518. Coin Change 2

At a Glance

• Topic: dp-2d
• Pattern: Dynamic Programming (unbounded knapsack: count ways)
• Difficulty: Medium
• Companies: Google, Facebook, Microsoft, Amazon, Apple
• Frequency: High
• LeetCode: 518

Problem (one-liner)

Given amount and distinct positive coins (infinite use each), return the number of combinations that sum to amount. Order of coins in a combination does not matter (1+2 and 2+1 count once). Input: amount, coins. Output: count.

Recognition Cues

• “Number of combinations” to make amount
• “Order does not matter” → process coins in fixed outer loop
• Unbounded use → inner loop on sums ascending

Diagram

At-a-glance flow (replace with problem-specific Mermaid as you refine this note). camelCase node IDs; no spaces in IDs.

Approaches

• Brute force — enumerate integer partitions — exponential.
• Better — 2D ways[coinIndex][sum] — O(coins * amount) time.
• Optimal — 1D ways[sum] with coin-outer loop — O(coins * amount) time / O(amount) space. <- pick this in interview.

Optimal Solution

Go

package main

func changeTable(amount int, coins []int) int {
	ways := make([][]int, len(coins)+1)
	for index := range ways {
		ways[index] = make([]int, amount+1)
		ways[index][0] = 1
	}
	for coinIndex := 1; coinIndex <= len(coins); coinIndex++ {
		coin := coins[coinIndex-1]
		for sum := 0; sum <= amount; sum++ {
			without := ways[coinIndex-1][sum]
			with := 0
			if sum >= coin {
				with = ways[coinIndex][sum-coin]
			}
			ways[coinIndex][sum] = without + with
		}
	}
	return ways[len(coins)][amount]
}

func change(amount int, coins []int) int {
	ways := make([]int, amount+1)
	ways[0] = 1
	for _, coin := range coins {
		for sum := coin; sum <= amount; sum++ {
			ways[sum] += ways[sum-coin]
		}
	}
	return ways[amount]
}

JavaScript

function changeTable(amount, coins) {
	const numCoins = coins.length;
	const ways = Array.from({ length: numCoins + 1 }, () =>
		new Array(amount + 1).fill(0)
	);
	for (let index = 0; index <= numCoins; index++) {
		ways[index][0] = 1;
	}
	for (let coinIndex = 1; coinIndex <= numCoins; coinIndex++) {
		const coin = coins[coinIndex - 1];
		for (let sum = 0; sum <= amount; sum++) {
			const without = ways[coinIndex - 1][sum];
			const withCoin = sum >= coin ? ways[coinIndex][sum - coin] : 0;
			ways[coinIndex][sum] = without + withCoin;
		}
	}
	return ways[numCoins][amount];
}

function change(amount, coins) {
	const ways = new Array(amount + 1).fill(0);
	ways[0] = 1;
	for (const coin of coins) {
		for (let sum = coin; sum <= amount; sum++) {
			ways[sum] += ways[sum - coin];
		}
	}
	return ways[amount];
}

Walkthrough

amount = 5, coins = [1,2,5]

1D after each coin (conceptually):

• start: [1,0,0,0,0,0]
• add 1: all sums reachable
• add 2: ways multiply/combine... Final ways[5] counts only order-agnostic combinations.

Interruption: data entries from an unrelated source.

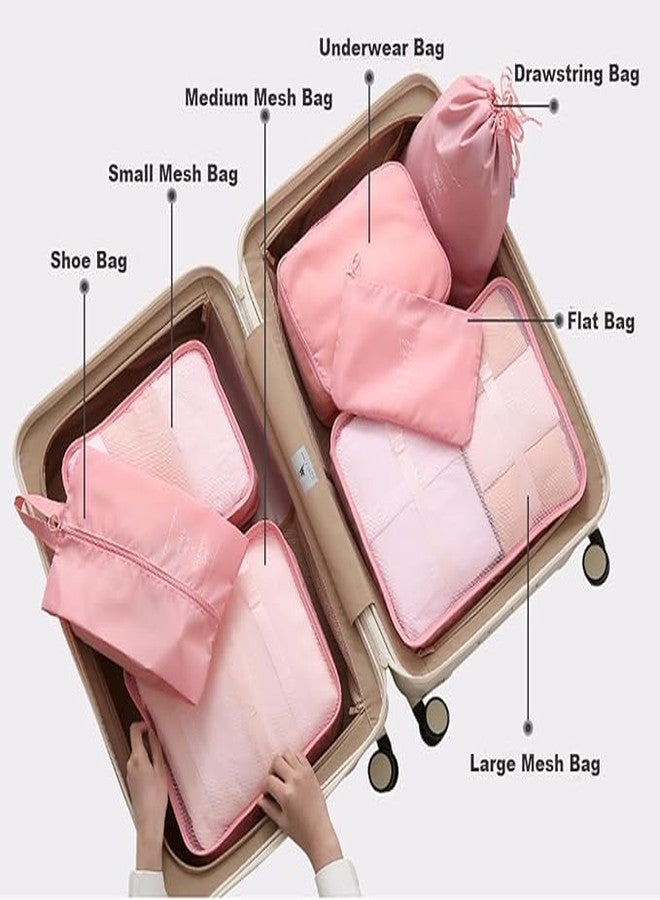 PAVITYAKSH Toiletry Kits (Pink) - Image 3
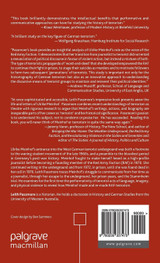 Ulrike Meinhof and the Red Army Faction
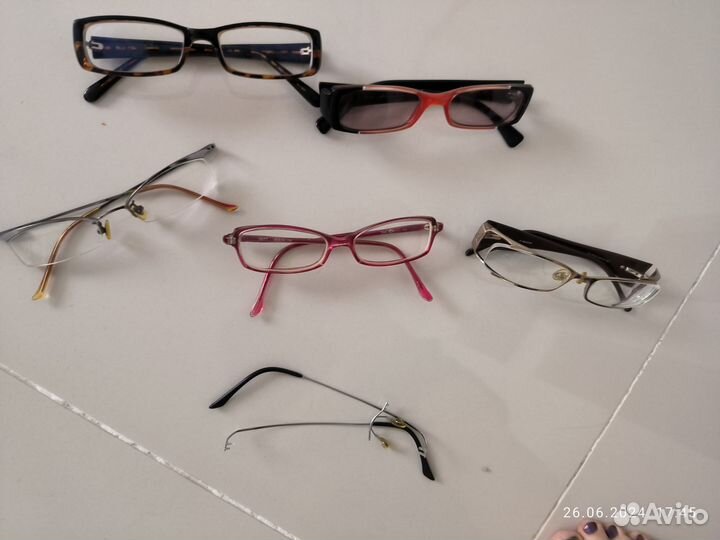 Очки для зрения детские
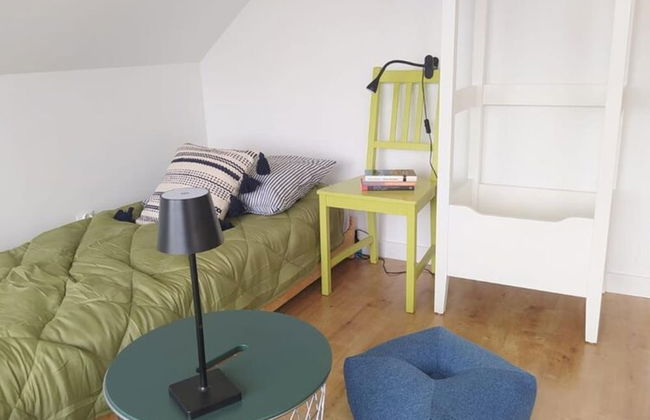 Holiday Home in Sieciemin Near Baltic Coast - Foto 9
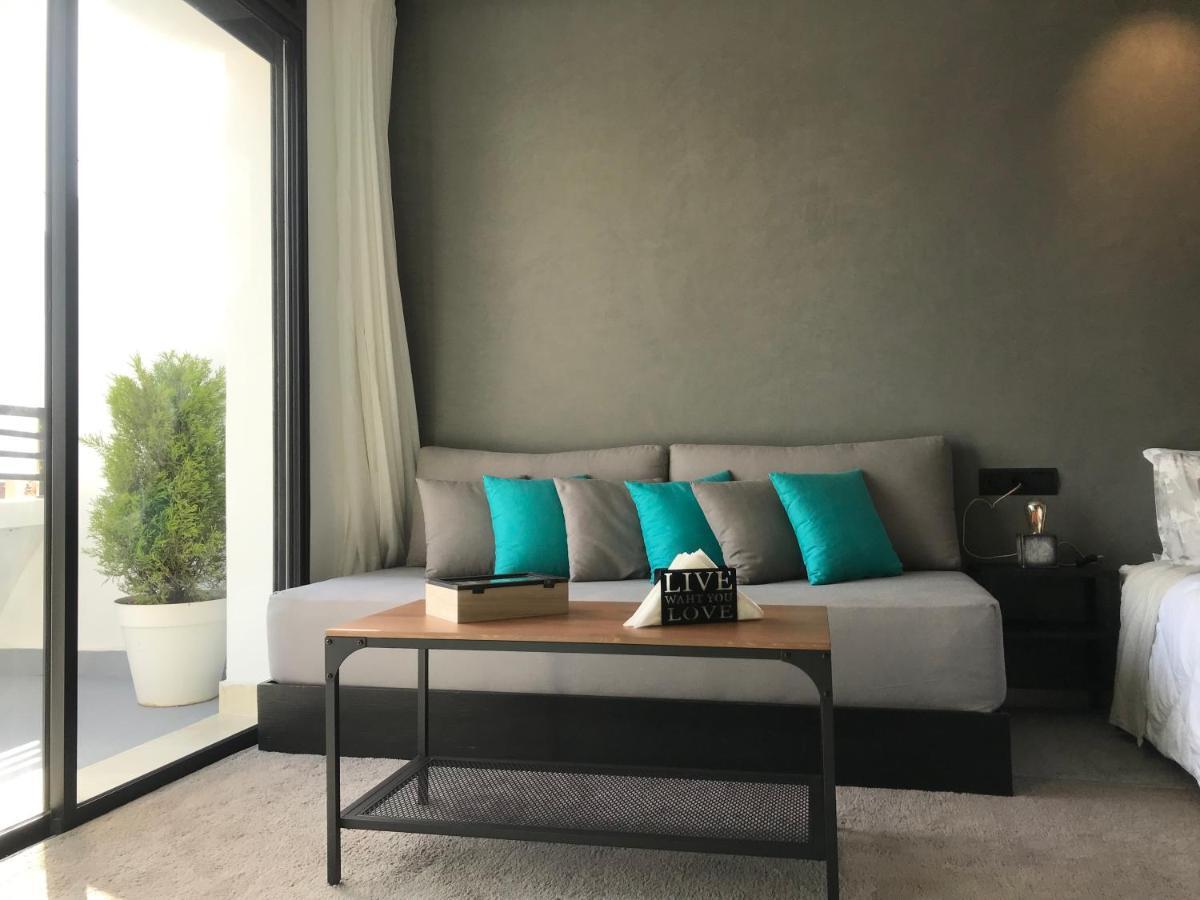 Rabat Residence - Ocean Stay Dış mekan fotoğraf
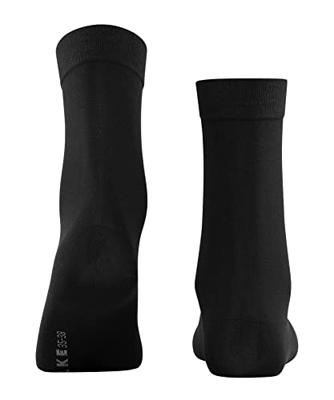 Falke 47105 COTTON TOUCH SO BLACK - alle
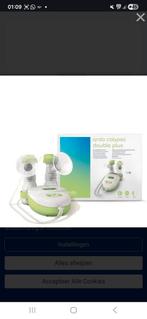 Zo goed als nieuwe Ardo Calypso Double Plus borstkolf, Kinderen en Baby's, Ophalen, Zo goed als nieuw, Borstkolf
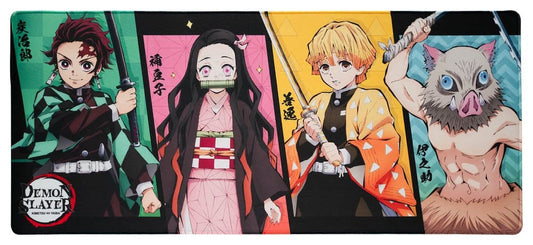 Demon Slayer XL Mauspad 80 x 35 cm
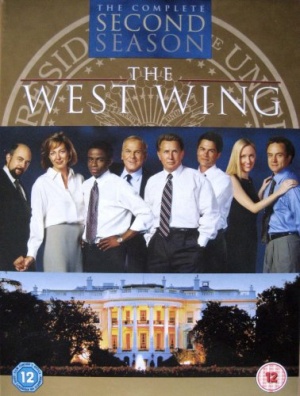 The West Wing : Complete Season 2 [DVD]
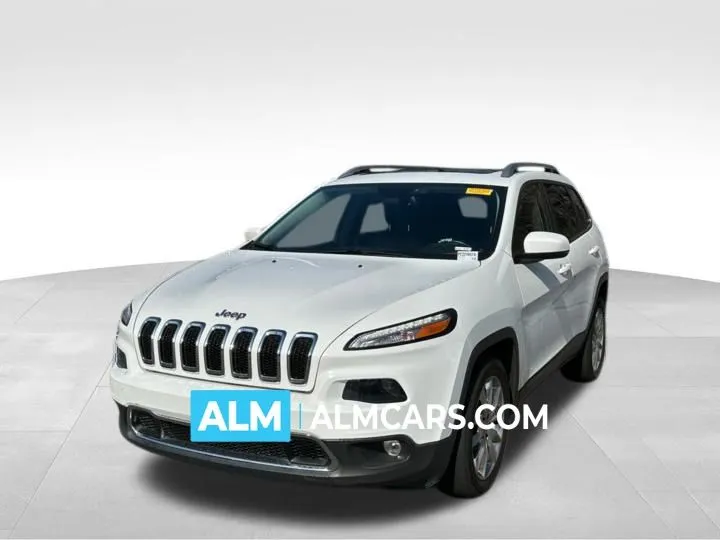 2014 Jeep Cherokee Limited for sale in Marietta, GA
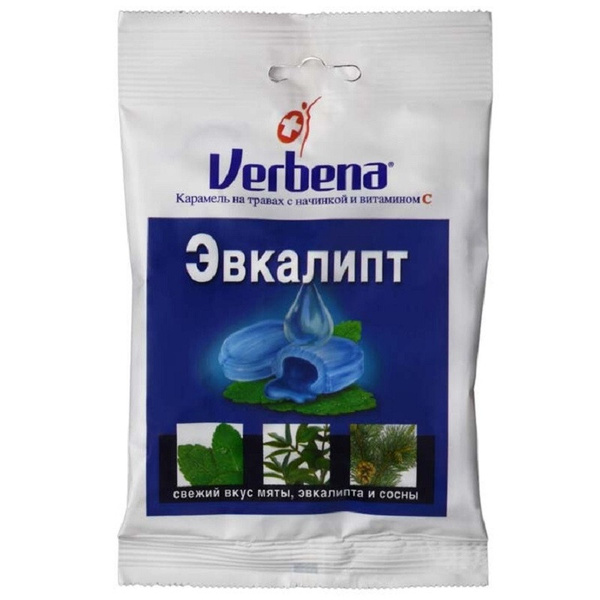 Verbena анис леденцы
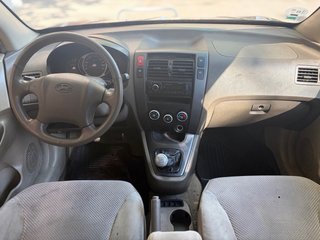 Hyundai Tucson 2007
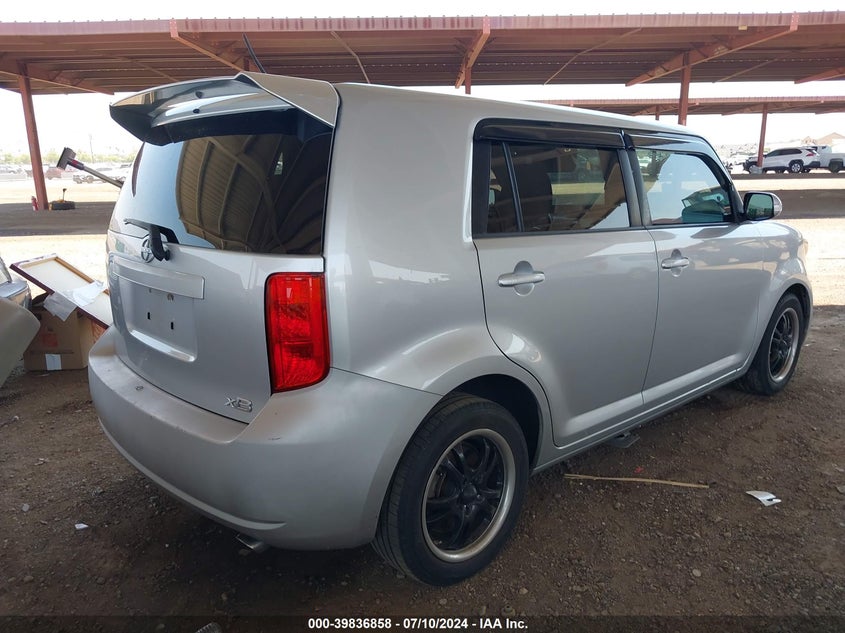 2009 Scion Xb VIN: JTLKE50E891064804 Lot: 39836858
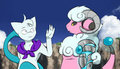 One Punch Mew
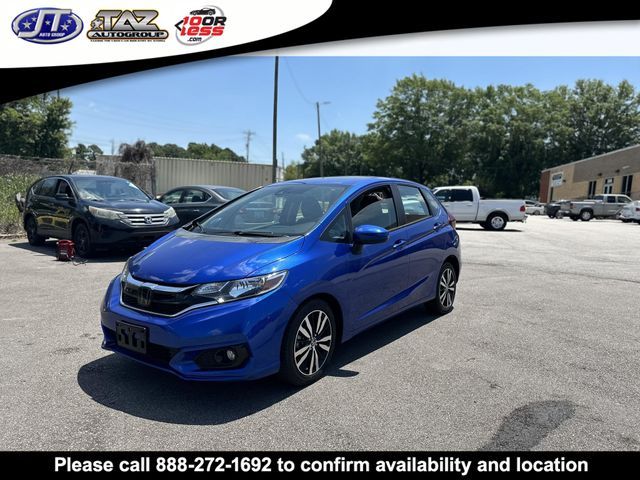 2019 Honda Fit EX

Invariant: processing coins in a fixed order counts each multiset exactly once.

Edge Cases

• amount = 0 → 1 (empty combination)
• Coin larger than amount → may still combine smaller coins

Pitfalls

• Inner loop sum descending → becomes 0/1 knapsack (wrong)
• Sum outer, coin inner → overcounts permutations

Similar Problems

• 322. Coin Change — minimum coins (same loops, min vs sum).
• 494. Target Sum — sign assignments; related subset counts.

Variants

• Limit multiplicity per coin → bounded knapsack via binary splitting.

Mind-Map Tags

#unbounded-knapsack #combinations #coin-change-2 #medium